──────── Given text

Facebook and Instagram used to be very good at capturing my attention, often for multiple hours per day. I’m not saying I got zero benefit from them, but on balance I think they were doing me more harm than good. So I quit them.

I now think Facebook, Instagram and Twitter are harming society as a whole more than they’re helping us. I used to be a huge fan of big tech companies and shared their utopian vision of the future. Now, after witnessing scandal after scandal, I eye them with deep scepticism and caution.

Our species doesn’t have sufficient wisdom to properly manage our use of the technological marvels that we’ve been developing at breakneck pace in recent decades.

I think it’s important to admit the truth to ourselves, even when it feels uncomfortable. Putting my ego to one side, here’s one of those uncomfortable truths I’ve realised about myself recently: there’s definitely scope for me to improve how I spend my attention.

Just like social media, I don’t think videogames aren’t inherently bad. But when I use them to distract myself from arguably more important things, perhaps I haven’t quite got the balance right.

Being rich, having expensive possessions, achieving a certain level of success in a career… I don’t think these things are particularly important. I’m not a material person. I don’t care much for social status.

Here’s what I feel is actually important: how I spend my time and attention in the small, day-to-day happenings of life… Listening carefully and attentively to my wife; Grooming, training and caring for my dogs; Reading books, learning and growing.

If we don’t take charge of how we spend our attention, someone will come along and steal it from us. Social media, trashy TV, sensationalist newspapers – they’re all masters of hijacking human psychology and emotions… for their own profit.

What matters most to you in your life? Are you dedicating sufficient time and attention to those things? In what ways are you wasting your time and attention more than you’d ideally like?

I love videogames, I really do. They bring a lot of pleasure and enjoyment to my life. They even help me deal with depression when it hits hard. But I have to be careful that I don’t retreat into videogames too much.

As Jordan Peterson would say, I have to remind myself to do what’s meaningful, not just what’s expedient (or fun).

Engaging with reality, admitting difficult truths to ourselves, and doing the right thing – these things rarely feel comfortable. But it’s important that we do them anyway.

────────────────
──────── Extracted data

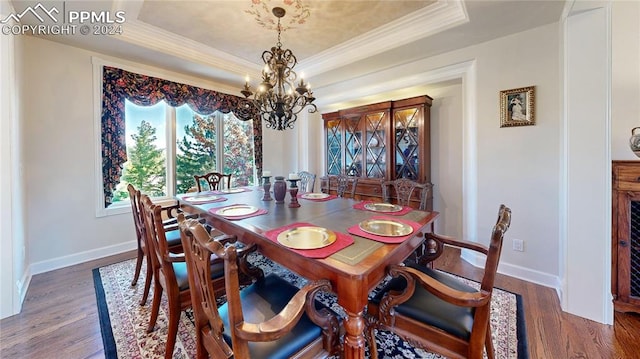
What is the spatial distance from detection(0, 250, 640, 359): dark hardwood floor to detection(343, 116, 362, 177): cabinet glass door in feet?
7.52

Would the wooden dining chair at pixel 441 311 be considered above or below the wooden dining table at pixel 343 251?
below

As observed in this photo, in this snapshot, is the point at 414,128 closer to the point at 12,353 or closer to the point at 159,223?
the point at 159,223

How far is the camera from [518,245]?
8.29ft

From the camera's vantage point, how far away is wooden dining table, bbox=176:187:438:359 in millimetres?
1027

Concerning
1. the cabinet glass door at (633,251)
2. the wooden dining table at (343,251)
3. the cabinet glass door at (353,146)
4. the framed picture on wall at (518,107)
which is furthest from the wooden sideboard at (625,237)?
the cabinet glass door at (353,146)

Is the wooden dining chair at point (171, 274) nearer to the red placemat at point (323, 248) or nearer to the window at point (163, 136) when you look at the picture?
the red placemat at point (323, 248)

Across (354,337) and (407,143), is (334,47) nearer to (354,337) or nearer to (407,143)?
(407,143)

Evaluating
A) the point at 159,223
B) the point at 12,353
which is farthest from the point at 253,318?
the point at 12,353

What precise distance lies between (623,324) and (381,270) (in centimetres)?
207

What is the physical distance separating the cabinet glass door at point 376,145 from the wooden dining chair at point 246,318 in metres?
2.69

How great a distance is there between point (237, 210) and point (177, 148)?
2.41 metres

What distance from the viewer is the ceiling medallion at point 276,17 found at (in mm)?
2355

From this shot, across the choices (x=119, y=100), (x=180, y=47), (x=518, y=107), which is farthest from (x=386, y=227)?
(x=119, y=100)

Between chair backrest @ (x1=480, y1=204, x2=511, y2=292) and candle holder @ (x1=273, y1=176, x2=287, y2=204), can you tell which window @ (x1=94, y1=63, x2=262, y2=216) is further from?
chair backrest @ (x1=480, y1=204, x2=511, y2=292)
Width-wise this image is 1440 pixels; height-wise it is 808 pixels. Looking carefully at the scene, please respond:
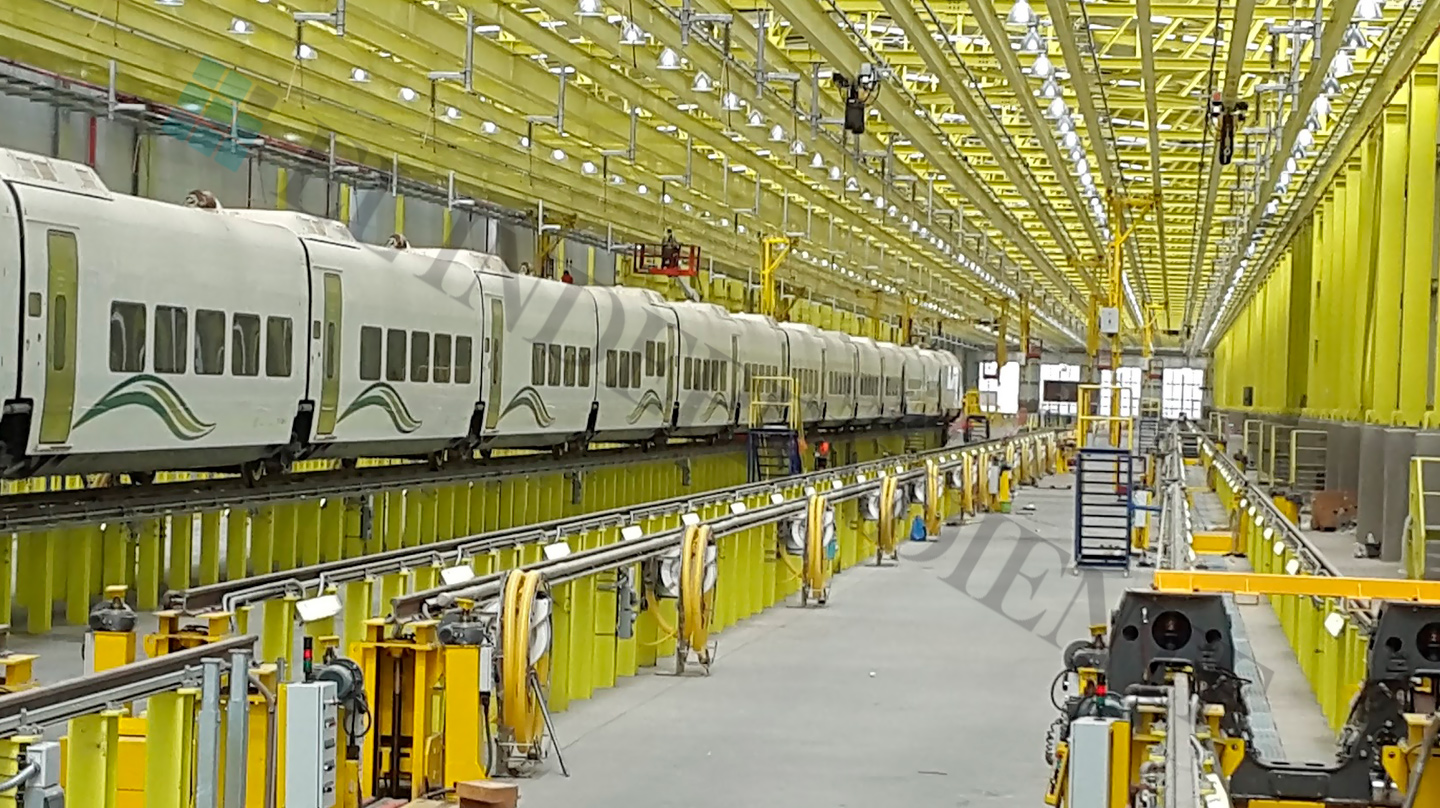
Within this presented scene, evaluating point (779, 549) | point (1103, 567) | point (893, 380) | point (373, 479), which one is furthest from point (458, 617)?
point (893, 380)

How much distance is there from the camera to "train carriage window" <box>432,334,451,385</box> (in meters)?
18.8

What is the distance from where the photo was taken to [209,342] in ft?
46.1

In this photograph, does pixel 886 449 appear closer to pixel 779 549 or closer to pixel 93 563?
pixel 779 549

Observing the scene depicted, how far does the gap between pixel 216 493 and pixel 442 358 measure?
15.4 feet

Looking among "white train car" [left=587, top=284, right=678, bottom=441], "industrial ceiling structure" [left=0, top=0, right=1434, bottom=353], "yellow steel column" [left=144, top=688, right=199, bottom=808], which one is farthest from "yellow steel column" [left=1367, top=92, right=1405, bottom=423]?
"yellow steel column" [left=144, top=688, right=199, bottom=808]

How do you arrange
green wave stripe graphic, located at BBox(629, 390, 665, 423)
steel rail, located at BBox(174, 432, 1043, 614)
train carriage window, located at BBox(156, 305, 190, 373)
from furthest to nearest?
green wave stripe graphic, located at BBox(629, 390, 665, 423), train carriage window, located at BBox(156, 305, 190, 373), steel rail, located at BBox(174, 432, 1043, 614)

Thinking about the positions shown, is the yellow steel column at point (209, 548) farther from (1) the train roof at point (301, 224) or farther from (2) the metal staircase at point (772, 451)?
(2) the metal staircase at point (772, 451)

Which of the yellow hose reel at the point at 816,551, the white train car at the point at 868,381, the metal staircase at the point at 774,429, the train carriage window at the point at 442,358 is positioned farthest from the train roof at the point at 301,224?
the white train car at the point at 868,381

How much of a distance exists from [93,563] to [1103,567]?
479 inches

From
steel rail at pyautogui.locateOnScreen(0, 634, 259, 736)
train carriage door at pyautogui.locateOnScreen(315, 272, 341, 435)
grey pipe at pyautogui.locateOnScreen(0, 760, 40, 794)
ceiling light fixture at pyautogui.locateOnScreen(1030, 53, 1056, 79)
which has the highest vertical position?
ceiling light fixture at pyautogui.locateOnScreen(1030, 53, 1056, 79)

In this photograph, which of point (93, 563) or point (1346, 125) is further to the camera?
point (1346, 125)

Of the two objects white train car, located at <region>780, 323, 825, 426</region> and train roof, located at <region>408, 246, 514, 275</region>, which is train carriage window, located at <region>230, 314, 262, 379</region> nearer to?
train roof, located at <region>408, 246, 514, 275</region>

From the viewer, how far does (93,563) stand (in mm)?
12883

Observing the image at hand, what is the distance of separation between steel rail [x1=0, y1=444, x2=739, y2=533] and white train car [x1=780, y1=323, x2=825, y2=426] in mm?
13217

────────────────

## Requirement
Write out everything in the passage on attention from "Facebook and Instagram" down to "in recent decades.", replacing "Instagram" with "YouTube" wherever it occurs. Work from the text alone.

## Answer section
Facebook and YouTube used to be very good at capturing my attention, often for multiple hours per day. I’m not saying I got zero benefit from them, but on balance I think they were doing me more harm than good. So I quit them.

I now think Facebook, YouTube and Twitter are harming society as a whole more than they’re helping us. I used to be a huge fan of big tech companies and shared their utopian vision of the future. Now, after witnessing scandal after scandal, I eye them with deep scepticism and caution.

Our species doesn’t have sufficient wisdom to properly manage our use of the technological marvels that we’ve been developing at breakneck pace in recent decades.